Die bisherigen Eigentümer - die BayernLB, das Land Kärnten und die Grazer Wechselseitige - geben die Bank für symbolisch je einen Euro an Österreich ab. Sie schießen dem Deal aber insgesamt 1,05 Mrd. Euro zu. Davon kommen 825 Mio. von der Bayern-LB. Dem Rettungspaket schießen das Land Kärnten 200 Millionen Euro und die Grazer Wechselseitige weitere 30 Millionen Euro zu. Außerdem bleiben Liquiditätshilfen der BayernLB in Höhe von rund 3,1 Milliarden Euro bei der HGAA. Große österreichische Banken wollen weitere 500 Mio. Euro zur Verfügung stellen.

"Die Auswirkungen der Finanzkrise und sicher auch einer Reihe von Entwicklungen aus der Vergangenheit werden uns noch eine geraume Zeit beschäftigen", sagte Hypo-Alpe-Chef Franz Pinkl zur Verstaatlichung seiner Bank. Die Hypo Alpe wird eine Reihe von ausländischen Töchtern abgeben müssen und wahrscheinlich 3000 von aktuell etwa 8000 Arbeitsplätzen verlieren.

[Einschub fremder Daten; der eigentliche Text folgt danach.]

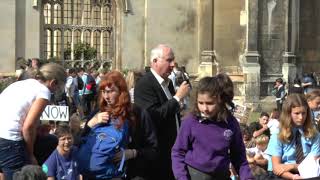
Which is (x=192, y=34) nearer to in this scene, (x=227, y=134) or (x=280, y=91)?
(x=280, y=91)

Bis in die Morgenstunden wurde im Wiener Finanzministerium noch an den Details des Rettungspakets gefeilt, das spätestens zur Öffnung der Bankschalter fertig sein musste - sonst hätte ein Run auf die Bank gedroht, und die Aufsicht hätte sofort das Ruder übernehmen müssen.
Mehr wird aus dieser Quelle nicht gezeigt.